EXTRAIT CHOISI

Par déclaration électronique du 7 avril 2023, M. [R] a relevé appel de tous les chefs du dispositif de cette décision.
L'ordonnance de clôture a été prononcée le 10 décembre 2024 et l'affaire a été fixée à l'audience du 9 janvier 2025 pour être plaidée.
PRETENTIONS ET MOYENS
Dans ses dernières conclusions notifiées par voie électronique au greffe de la cour d'appel le 12 décembre 2023, M. [R] demande à la cour de :
- déclarer recevable et bien-fondé son appel ;
- réformer le jugement attaqué en ce qu'il :
* a dit que son licenciement reposait sur une faute grave ;
* l'a débouté de l'intégralité de ses demandes ;
* l'a condamné à payer à la société [N] Thermique la somme de 200 euros au titre de l'article 700 du code de procédure civile.
- statuant de nouveau,
- fixer le salaire moyen mensuel de ses douze derniers mois d'activité à la somme de 5.023,44 euros ;
- juger que son licenciement, notifié pour faute grave le 19 novembre 2019, est dépourvu de cause réelle et sérieuse ;
- condamner, la société [N] Thermique à lui payer les sommes suivantes :
* 3223 euros bruts à titre de rappels de salaire durant la période de mise à pied conservatoire, outre 322 euros bruts de congés payés y afférents ;
* 15.070 euros bruts à titre d'indemnité compensatrice de préavis, outre 1507 euros bruts de congés payés y afférents ;
* 13.766 euros à titre d'indemnité de licenciement ;
* 45.211 euros à titre de dommages et intérêts pour licenciement sans cause reelle et sérieuse ;
* 10.047 euros à titre de dommages et intérêts pour licenciement vexatoire ;
- condamner la société [N] Thermique à lui remettre, dans les huit jours de la décision à intervenir, sous astreinte de 50 euros par jour de retard :
* son bulletin de salaire rectifié du mois de novembre 2019 ;
* son certificat travail rectifié ;
* l'attestation Pôle emploi rectifiée ;
- condamner la société [N] Thermique aux dépens et au paiement d'une indemnité de 3000 euros sur le fondement de l'article 700 du code de procédure civile.

CONSIGNES
1 – Répondez à ces questions d'après l'extrait :
(a) À quelle date M. [R] a-t-il relevé appel par déclaration électronique ?
(b) À quelle somme M. [R] demande-t-il de fixer son salaire moyen mensuel ?
(c) Quel montant d'astreinte par jour de retard est demandé ?
2 – Recopiez le passage de l'extrait qui commence à « Par déclaration électronique » et se termine à « pour être plaidée. ».
3 – Ces affirmations sont-elles conformes à l'extrait ? Répondez par oui ou non, en citant les mots qui tranchent.
(a) L'ordonnance de clôture a été prononcée le 10 décembre 2024.
(b) M. [R] réclame 10.000 euros de dommages et intérêts pour licenciement vexatoire.
(c) Le licenciement a été notifié pour faute grave le 19 novembre 2019.

DONNÉES FOURNIES
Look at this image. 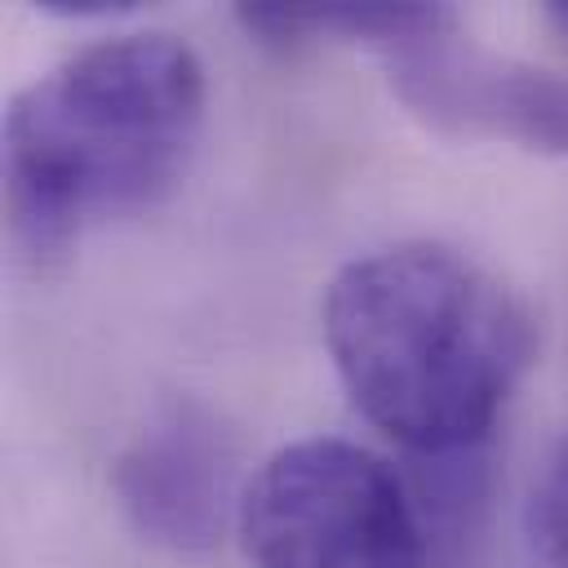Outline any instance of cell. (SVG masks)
Masks as SVG:
<instances>
[{
	"label": "cell",
	"mask_w": 568,
	"mask_h": 568,
	"mask_svg": "<svg viewBox=\"0 0 568 568\" xmlns=\"http://www.w3.org/2000/svg\"><path fill=\"white\" fill-rule=\"evenodd\" d=\"M324 346L351 404L413 453L488 435L532 359L524 302L444 244H390L324 288Z\"/></svg>",
	"instance_id": "obj_1"
},
{
	"label": "cell",
	"mask_w": 568,
	"mask_h": 568,
	"mask_svg": "<svg viewBox=\"0 0 568 568\" xmlns=\"http://www.w3.org/2000/svg\"><path fill=\"white\" fill-rule=\"evenodd\" d=\"M204 129V67L164 31L84 44L4 111L13 240L62 257L89 222L151 209L186 173Z\"/></svg>",
	"instance_id": "obj_2"
},
{
	"label": "cell",
	"mask_w": 568,
	"mask_h": 568,
	"mask_svg": "<svg viewBox=\"0 0 568 568\" xmlns=\"http://www.w3.org/2000/svg\"><path fill=\"white\" fill-rule=\"evenodd\" d=\"M235 532L253 568H422L426 555L399 475L337 435L275 448L240 493Z\"/></svg>",
	"instance_id": "obj_3"
},
{
	"label": "cell",
	"mask_w": 568,
	"mask_h": 568,
	"mask_svg": "<svg viewBox=\"0 0 568 568\" xmlns=\"http://www.w3.org/2000/svg\"><path fill=\"white\" fill-rule=\"evenodd\" d=\"M395 98L439 138L568 155V75L462 40L457 18L382 53Z\"/></svg>",
	"instance_id": "obj_4"
},
{
	"label": "cell",
	"mask_w": 568,
	"mask_h": 568,
	"mask_svg": "<svg viewBox=\"0 0 568 568\" xmlns=\"http://www.w3.org/2000/svg\"><path fill=\"white\" fill-rule=\"evenodd\" d=\"M231 479L235 439L195 399H178L151 417L111 466V488L124 519L146 541L178 555L217 546L226 519L240 510Z\"/></svg>",
	"instance_id": "obj_5"
},
{
	"label": "cell",
	"mask_w": 568,
	"mask_h": 568,
	"mask_svg": "<svg viewBox=\"0 0 568 568\" xmlns=\"http://www.w3.org/2000/svg\"><path fill=\"white\" fill-rule=\"evenodd\" d=\"M448 18H457L448 4H390V0H257V4H235V22L244 27L248 40H257L262 49L275 53H297L306 44L320 40H355L368 44L377 53L444 27Z\"/></svg>",
	"instance_id": "obj_6"
},
{
	"label": "cell",
	"mask_w": 568,
	"mask_h": 568,
	"mask_svg": "<svg viewBox=\"0 0 568 568\" xmlns=\"http://www.w3.org/2000/svg\"><path fill=\"white\" fill-rule=\"evenodd\" d=\"M528 528H532L541 568H568V448L546 466L532 493Z\"/></svg>",
	"instance_id": "obj_7"
},
{
	"label": "cell",
	"mask_w": 568,
	"mask_h": 568,
	"mask_svg": "<svg viewBox=\"0 0 568 568\" xmlns=\"http://www.w3.org/2000/svg\"><path fill=\"white\" fill-rule=\"evenodd\" d=\"M138 0H44L40 13H53V18H115V13H129Z\"/></svg>",
	"instance_id": "obj_8"
},
{
	"label": "cell",
	"mask_w": 568,
	"mask_h": 568,
	"mask_svg": "<svg viewBox=\"0 0 568 568\" xmlns=\"http://www.w3.org/2000/svg\"><path fill=\"white\" fill-rule=\"evenodd\" d=\"M546 18L568 36V0H559V4H546Z\"/></svg>",
	"instance_id": "obj_9"
}]
</instances>
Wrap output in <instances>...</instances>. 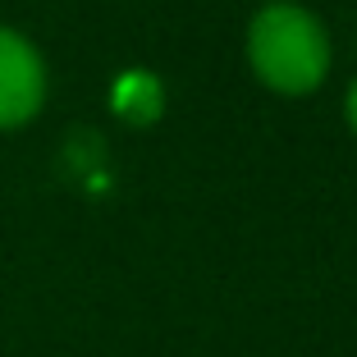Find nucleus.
Instances as JSON below:
<instances>
[{"label": "nucleus", "instance_id": "nucleus-3", "mask_svg": "<svg viewBox=\"0 0 357 357\" xmlns=\"http://www.w3.org/2000/svg\"><path fill=\"white\" fill-rule=\"evenodd\" d=\"M348 119H353V128H357V83H353V92H348Z\"/></svg>", "mask_w": 357, "mask_h": 357}, {"label": "nucleus", "instance_id": "nucleus-1", "mask_svg": "<svg viewBox=\"0 0 357 357\" xmlns=\"http://www.w3.org/2000/svg\"><path fill=\"white\" fill-rule=\"evenodd\" d=\"M248 55L266 87L275 92H316L330 69V42L326 28L312 19V10L294 0H271L261 5L248 28Z\"/></svg>", "mask_w": 357, "mask_h": 357}, {"label": "nucleus", "instance_id": "nucleus-2", "mask_svg": "<svg viewBox=\"0 0 357 357\" xmlns=\"http://www.w3.org/2000/svg\"><path fill=\"white\" fill-rule=\"evenodd\" d=\"M46 101V64L14 28H0V128H23Z\"/></svg>", "mask_w": 357, "mask_h": 357}]
</instances>
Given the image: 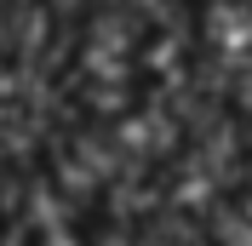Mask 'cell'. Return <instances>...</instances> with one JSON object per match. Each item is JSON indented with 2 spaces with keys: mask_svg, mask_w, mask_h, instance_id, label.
<instances>
[{
  "mask_svg": "<svg viewBox=\"0 0 252 246\" xmlns=\"http://www.w3.org/2000/svg\"><path fill=\"white\" fill-rule=\"evenodd\" d=\"M12 195V160H6V154H0V200Z\"/></svg>",
  "mask_w": 252,
  "mask_h": 246,
  "instance_id": "cell-1",
  "label": "cell"
},
{
  "mask_svg": "<svg viewBox=\"0 0 252 246\" xmlns=\"http://www.w3.org/2000/svg\"><path fill=\"white\" fill-rule=\"evenodd\" d=\"M6 34H12V17L0 12V58H12V40H6Z\"/></svg>",
  "mask_w": 252,
  "mask_h": 246,
  "instance_id": "cell-2",
  "label": "cell"
}]
</instances>
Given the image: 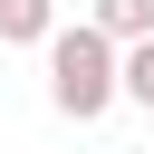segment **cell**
<instances>
[{
    "mask_svg": "<svg viewBox=\"0 0 154 154\" xmlns=\"http://www.w3.org/2000/svg\"><path fill=\"white\" fill-rule=\"evenodd\" d=\"M58 106H77V116L106 106V48L96 38H58Z\"/></svg>",
    "mask_w": 154,
    "mask_h": 154,
    "instance_id": "obj_1",
    "label": "cell"
},
{
    "mask_svg": "<svg viewBox=\"0 0 154 154\" xmlns=\"http://www.w3.org/2000/svg\"><path fill=\"white\" fill-rule=\"evenodd\" d=\"M0 29H10V38H29V29H38V0H0Z\"/></svg>",
    "mask_w": 154,
    "mask_h": 154,
    "instance_id": "obj_2",
    "label": "cell"
},
{
    "mask_svg": "<svg viewBox=\"0 0 154 154\" xmlns=\"http://www.w3.org/2000/svg\"><path fill=\"white\" fill-rule=\"evenodd\" d=\"M106 19L116 29H144V0H106Z\"/></svg>",
    "mask_w": 154,
    "mask_h": 154,
    "instance_id": "obj_3",
    "label": "cell"
},
{
    "mask_svg": "<svg viewBox=\"0 0 154 154\" xmlns=\"http://www.w3.org/2000/svg\"><path fill=\"white\" fill-rule=\"evenodd\" d=\"M135 96H154V48H144V58H135Z\"/></svg>",
    "mask_w": 154,
    "mask_h": 154,
    "instance_id": "obj_4",
    "label": "cell"
}]
</instances>
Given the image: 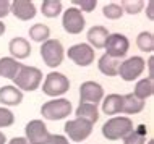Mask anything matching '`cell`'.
I'll list each match as a JSON object with an SVG mask.
<instances>
[{
    "label": "cell",
    "instance_id": "6da1fadb",
    "mask_svg": "<svg viewBox=\"0 0 154 144\" xmlns=\"http://www.w3.org/2000/svg\"><path fill=\"white\" fill-rule=\"evenodd\" d=\"M41 81H42V71L39 68L21 65L13 83L15 88H18L20 91H36L41 86Z\"/></svg>",
    "mask_w": 154,
    "mask_h": 144
},
{
    "label": "cell",
    "instance_id": "7a4b0ae2",
    "mask_svg": "<svg viewBox=\"0 0 154 144\" xmlns=\"http://www.w3.org/2000/svg\"><path fill=\"white\" fill-rule=\"evenodd\" d=\"M133 130V123L128 117H114L102 125V134L109 141L123 139Z\"/></svg>",
    "mask_w": 154,
    "mask_h": 144
},
{
    "label": "cell",
    "instance_id": "3957f363",
    "mask_svg": "<svg viewBox=\"0 0 154 144\" xmlns=\"http://www.w3.org/2000/svg\"><path fill=\"white\" fill-rule=\"evenodd\" d=\"M73 112L68 99H54L41 107V113L45 120H63Z\"/></svg>",
    "mask_w": 154,
    "mask_h": 144
},
{
    "label": "cell",
    "instance_id": "277c9868",
    "mask_svg": "<svg viewBox=\"0 0 154 144\" xmlns=\"http://www.w3.org/2000/svg\"><path fill=\"white\" fill-rule=\"evenodd\" d=\"M41 55H42L44 63L49 68H57L59 65H62L63 57H65L63 46H62V42L59 39H49L45 42H42Z\"/></svg>",
    "mask_w": 154,
    "mask_h": 144
},
{
    "label": "cell",
    "instance_id": "5b68a950",
    "mask_svg": "<svg viewBox=\"0 0 154 144\" xmlns=\"http://www.w3.org/2000/svg\"><path fill=\"white\" fill-rule=\"evenodd\" d=\"M70 89V81L68 78L62 73H49L45 78L44 84H42V91L45 96L51 97H57V96H63V94Z\"/></svg>",
    "mask_w": 154,
    "mask_h": 144
},
{
    "label": "cell",
    "instance_id": "8992f818",
    "mask_svg": "<svg viewBox=\"0 0 154 144\" xmlns=\"http://www.w3.org/2000/svg\"><path fill=\"white\" fill-rule=\"evenodd\" d=\"M24 133L29 144H51L52 134L42 120H31L24 128Z\"/></svg>",
    "mask_w": 154,
    "mask_h": 144
},
{
    "label": "cell",
    "instance_id": "52a82bcc",
    "mask_svg": "<svg viewBox=\"0 0 154 144\" xmlns=\"http://www.w3.org/2000/svg\"><path fill=\"white\" fill-rule=\"evenodd\" d=\"M65 133L68 134V138L75 142H81L86 138H89V134L93 133V123L83 120V118H75L65 123Z\"/></svg>",
    "mask_w": 154,
    "mask_h": 144
},
{
    "label": "cell",
    "instance_id": "ba28073f",
    "mask_svg": "<svg viewBox=\"0 0 154 144\" xmlns=\"http://www.w3.org/2000/svg\"><path fill=\"white\" fill-rule=\"evenodd\" d=\"M85 24H86V20L78 8L72 7L65 10L63 16H62V26L68 34H80L85 29Z\"/></svg>",
    "mask_w": 154,
    "mask_h": 144
},
{
    "label": "cell",
    "instance_id": "9c48e42d",
    "mask_svg": "<svg viewBox=\"0 0 154 144\" xmlns=\"http://www.w3.org/2000/svg\"><path fill=\"white\" fill-rule=\"evenodd\" d=\"M104 49H106V53L114 58H122V57L127 55L128 49H130V40L125 38L123 34H109L106 44H104Z\"/></svg>",
    "mask_w": 154,
    "mask_h": 144
},
{
    "label": "cell",
    "instance_id": "30bf717a",
    "mask_svg": "<svg viewBox=\"0 0 154 144\" xmlns=\"http://www.w3.org/2000/svg\"><path fill=\"white\" fill-rule=\"evenodd\" d=\"M144 60L141 57L135 55V57H130V58L123 60L119 67V75L123 81H133L136 80L144 70Z\"/></svg>",
    "mask_w": 154,
    "mask_h": 144
},
{
    "label": "cell",
    "instance_id": "8fae6325",
    "mask_svg": "<svg viewBox=\"0 0 154 144\" xmlns=\"http://www.w3.org/2000/svg\"><path fill=\"white\" fill-rule=\"evenodd\" d=\"M68 58L78 67H89L94 62V49L89 44H75L68 49Z\"/></svg>",
    "mask_w": 154,
    "mask_h": 144
},
{
    "label": "cell",
    "instance_id": "7c38bea8",
    "mask_svg": "<svg viewBox=\"0 0 154 144\" xmlns=\"http://www.w3.org/2000/svg\"><path fill=\"white\" fill-rule=\"evenodd\" d=\"M104 97L102 86L96 81H85L80 86V104H94L97 105Z\"/></svg>",
    "mask_w": 154,
    "mask_h": 144
},
{
    "label": "cell",
    "instance_id": "4fadbf2b",
    "mask_svg": "<svg viewBox=\"0 0 154 144\" xmlns=\"http://www.w3.org/2000/svg\"><path fill=\"white\" fill-rule=\"evenodd\" d=\"M10 13H13L21 21H29L36 16V7L29 0H15L10 5Z\"/></svg>",
    "mask_w": 154,
    "mask_h": 144
},
{
    "label": "cell",
    "instance_id": "5bb4252c",
    "mask_svg": "<svg viewBox=\"0 0 154 144\" xmlns=\"http://www.w3.org/2000/svg\"><path fill=\"white\" fill-rule=\"evenodd\" d=\"M8 50L11 53V58L15 60H23L29 57L31 53V46L24 38H13L8 44Z\"/></svg>",
    "mask_w": 154,
    "mask_h": 144
},
{
    "label": "cell",
    "instance_id": "9a60e30c",
    "mask_svg": "<svg viewBox=\"0 0 154 144\" xmlns=\"http://www.w3.org/2000/svg\"><path fill=\"white\" fill-rule=\"evenodd\" d=\"M21 100H23V92L18 88H15V86L0 88V104L13 107V105H20Z\"/></svg>",
    "mask_w": 154,
    "mask_h": 144
},
{
    "label": "cell",
    "instance_id": "2e32d148",
    "mask_svg": "<svg viewBox=\"0 0 154 144\" xmlns=\"http://www.w3.org/2000/svg\"><path fill=\"white\" fill-rule=\"evenodd\" d=\"M144 109V100H141L135 96L133 92L122 96V112L127 115H135L140 113Z\"/></svg>",
    "mask_w": 154,
    "mask_h": 144
},
{
    "label": "cell",
    "instance_id": "e0dca14e",
    "mask_svg": "<svg viewBox=\"0 0 154 144\" xmlns=\"http://www.w3.org/2000/svg\"><path fill=\"white\" fill-rule=\"evenodd\" d=\"M86 36H88V42L93 49H104V44L109 38V31L104 26H93Z\"/></svg>",
    "mask_w": 154,
    "mask_h": 144
},
{
    "label": "cell",
    "instance_id": "ac0fdd59",
    "mask_svg": "<svg viewBox=\"0 0 154 144\" xmlns=\"http://www.w3.org/2000/svg\"><path fill=\"white\" fill-rule=\"evenodd\" d=\"M20 68H21V63L18 60L11 58V57H2L0 58V76L7 78V80H15Z\"/></svg>",
    "mask_w": 154,
    "mask_h": 144
},
{
    "label": "cell",
    "instance_id": "d6986e66",
    "mask_svg": "<svg viewBox=\"0 0 154 144\" xmlns=\"http://www.w3.org/2000/svg\"><path fill=\"white\" fill-rule=\"evenodd\" d=\"M97 67L101 70V73H104L106 76H110V78L117 76L119 75V67H120V58H114V57L104 53L97 62Z\"/></svg>",
    "mask_w": 154,
    "mask_h": 144
},
{
    "label": "cell",
    "instance_id": "ffe728a7",
    "mask_svg": "<svg viewBox=\"0 0 154 144\" xmlns=\"http://www.w3.org/2000/svg\"><path fill=\"white\" fill-rule=\"evenodd\" d=\"M102 112L109 117H114L122 112V96L120 94H109L102 102Z\"/></svg>",
    "mask_w": 154,
    "mask_h": 144
},
{
    "label": "cell",
    "instance_id": "44dd1931",
    "mask_svg": "<svg viewBox=\"0 0 154 144\" xmlns=\"http://www.w3.org/2000/svg\"><path fill=\"white\" fill-rule=\"evenodd\" d=\"M75 113H76V118H83L93 125L99 120V110L94 104H80Z\"/></svg>",
    "mask_w": 154,
    "mask_h": 144
},
{
    "label": "cell",
    "instance_id": "7402d4cb",
    "mask_svg": "<svg viewBox=\"0 0 154 144\" xmlns=\"http://www.w3.org/2000/svg\"><path fill=\"white\" fill-rule=\"evenodd\" d=\"M146 134H148L146 125H138L123 138V144H144Z\"/></svg>",
    "mask_w": 154,
    "mask_h": 144
},
{
    "label": "cell",
    "instance_id": "603a6c76",
    "mask_svg": "<svg viewBox=\"0 0 154 144\" xmlns=\"http://www.w3.org/2000/svg\"><path fill=\"white\" fill-rule=\"evenodd\" d=\"M133 94H135L138 99H141V100L151 97L154 94V83H152V80H149V78L141 80L140 83L135 86V92H133Z\"/></svg>",
    "mask_w": 154,
    "mask_h": 144
},
{
    "label": "cell",
    "instance_id": "cb8c5ba5",
    "mask_svg": "<svg viewBox=\"0 0 154 144\" xmlns=\"http://www.w3.org/2000/svg\"><path fill=\"white\" fill-rule=\"evenodd\" d=\"M49 36H51V29L47 24L37 23L29 28V38L34 42H45V40H49Z\"/></svg>",
    "mask_w": 154,
    "mask_h": 144
},
{
    "label": "cell",
    "instance_id": "d4e9b609",
    "mask_svg": "<svg viewBox=\"0 0 154 144\" xmlns=\"http://www.w3.org/2000/svg\"><path fill=\"white\" fill-rule=\"evenodd\" d=\"M136 46L141 52H148L151 53L154 50V36L151 31H143L138 34L136 38Z\"/></svg>",
    "mask_w": 154,
    "mask_h": 144
},
{
    "label": "cell",
    "instance_id": "484cf974",
    "mask_svg": "<svg viewBox=\"0 0 154 144\" xmlns=\"http://www.w3.org/2000/svg\"><path fill=\"white\" fill-rule=\"evenodd\" d=\"M41 11L47 18H55L62 13V2H59V0H44Z\"/></svg>",
    "mask_w": 154,
    "mask_h": 144
},
{
    "label": "cell",
    "instance_id": "4316f807",
    "mask_svg": "<svg viewBox=\"0 0 154 144\" xmlns=\"http://www.w3.org/2000/svg\"><path fill=\"white\" fill-rule=\"evenodd\" d=\"M120 7H122V10L128 15H138L144 8V2L143 0H133V2L131 0H123Z\"/></svg>",
    "mask_w": 154,
    "mask_h": 144
},
{
    "label": "cell",
    "instance_id": "83f0119b",
    "mask_svg": "<svg viewBox=\"0 0 154 144\" xmlns=\"http://www.w3.org/2000/svg\"><path fill=\"white\" fill-rule=\"evenodd\" d=\"M102 13L107 20H119V18H122L123 10L120 5H117V3H107V5L102 8Z\"/></svg>",
    "mask_w": 154,
    "mask_h": 144
},
{
    "label": "cell",
    "instance_id": "f1b7e54d",
    "mask_svg": "<svg viewBox=\"0 0 154 144\" xmlns=\"http://www.w3.org/2000/svg\"><path fill=\"white\" fill-rule=\"evenodd\" d=\"M15 122L13 113L10 112L5 107H0V128H7V126H11Z\"/></svg>",
    "mask_w": 154,
    "mask_h": 144
},
{
    "label": "cell",
    "instance_id": "f546056e",
    "mask_svg": "<svg viewBox=\"0 0 154 144\" xmlns=\"http://www.w3.org/2000/svg\"><path fill=\"white\" fill-rule=\"evenodd\" d=\"M73 5L80 7L78 8L80 11H93L97 5V2L96 0H73Z\"/></svg>",
    "mask_w": 154,
    "mask_h": 144
},
{
    "label": "cell",
    "instance_id": "4dcf8cb0",
    "mask_svg": "<svg viewBox=\"0 0 154 144\" xmlns=\"http://www.w3.org/2000/svg\"><path fill=\"white\" fill-rule=\"evenodd\" d=\"M10 5L11 2H8V0H0V18H5L10 13Z\"/></svg>",
    "mask_w": 154,
    "mask_h": 144
},
{
    "label": "cell",
    "instance_id": "1f68e13d",
    "mask_svg": "<svg viewBox=\"0 0 154 144\" xmlns=\"http://www.w3.org/2000/svg\"><path fill=\"white\" fill-rule=\"evenodd\" d=\"M51 144H68V139L65 136H62V134H52Z\"/></svg>",
    "mask_w": 154,
    "mask_h": 144
},
{
    "label": "cell",
    "instance_id": "d6a6232c",
    "mask_svg": "<svg viewBox=\"0 0 154 144\" xmlns=\"http://www.w3.org/2000/svg\"><path fill=\"white\" fill-rule=\"evenodd\" d=\"M8 144H29V142H28L26 138H13V139H10Z\"/></svg>",
    "mask_w": 154,
    "mask_h": 144
},
{
    "label": "cell",
    "instance_id": "836d02e7",
    "mask_svg": "<svg viewBox=\"0 0 154 144\" xmlns=\"http://www.w3.org/2000/svg\"><path fill=\"white\" fill-rule=\"evenodd\" d=\"M152 7H154V3L152 2H148V16H149V20L154 18V16H152Z\"/></svg>",
    "mask_w": 154,
    "mask_h": 144
},
{
    "label": "cell",
    "instance_id": "e575fe53",
    "mask_svg": "<svg viewBox=\"0 0 154 144\" xmlns=\"http://www.w3.org/2000/svg\"><path fill=\"white\" fill-rule=\"evenodd\" d=\"M152 62H154V58L151 57L149 58V80H152Z\"/></svg>",
    "mask_w": 154,
    "mask_h": 144
},
{
    "label": "cell",
    "instance_id": "d590c367",
    "mask_svg": "<svg viewBox=\"0 0 154 144\" xmlns=\"http://www.w3.org/2000/svg\"><path fill=\"white\" fill-rule=\"evenodd\" d=\"M5 29H7V28H5V23H3V21H0V36H3V34H5Z\"/></svg>",
    "mask_w": 154,
    "mask_h": 144
},
{
    "label": "cell",
    "instance_id": "8d00e7d4",
    "mask_svg": "<svg viewBox=\"0 0 154 144\" xmlns=\"http://www.w3.org/2000/svg\"><path fill=\"white\" fill-rule=\"evenodd\" d=\"M7 142V136L3 133H0V144H5Z\"/></svg>",
    "mask_w": 154,
    "mask_h": 144
},
{
    "label": "cell",
    "instance_id": "74e56055",
    "mask_svg": "<svg viewBox=\"0 0 154 144\" xmlns=\"http://www.w3.org/2000/svg\"><path fill=\"white\" fill-rule=\"evenodd\" d=\"M148 144H154V141H152V139H151V141H149V142H148Z\"/></svg>",
    "mask_w": 154,
    "mask_h": 144
}]
</instances>
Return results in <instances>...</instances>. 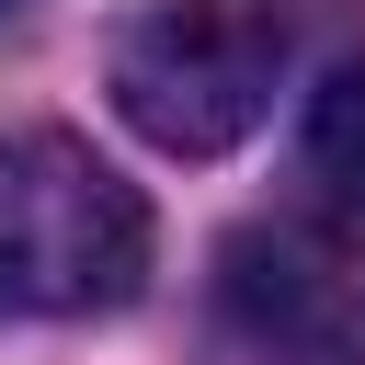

RÉPONSES ATTENDUES
1 –
(a) Le 7 avril 2023.
(b) 5.023,44 euros.
(c) 50 euros par jour de retard.

2 –
Par déclaration électronique du 7 avril 2023, M. [R] a relevé appel de tous les chefs du dispositif de cette décision.
L'ordonnance de clôture a été prononcée le 10 décembre 2024 et l'affaire a été fixée à l'audience du 9 janvier 2025 pour être plaidée.

3 –
(a) Oui : « L'ordonnance de clôture a été prononcée le 10 décembre 2024 ».
(b) Non : « 10.047 euros à titre de dommages et intérêts pour licenciement vexatoire ».
(c) Oui : « notifié pour faute grave le 19 novembre 2019 ».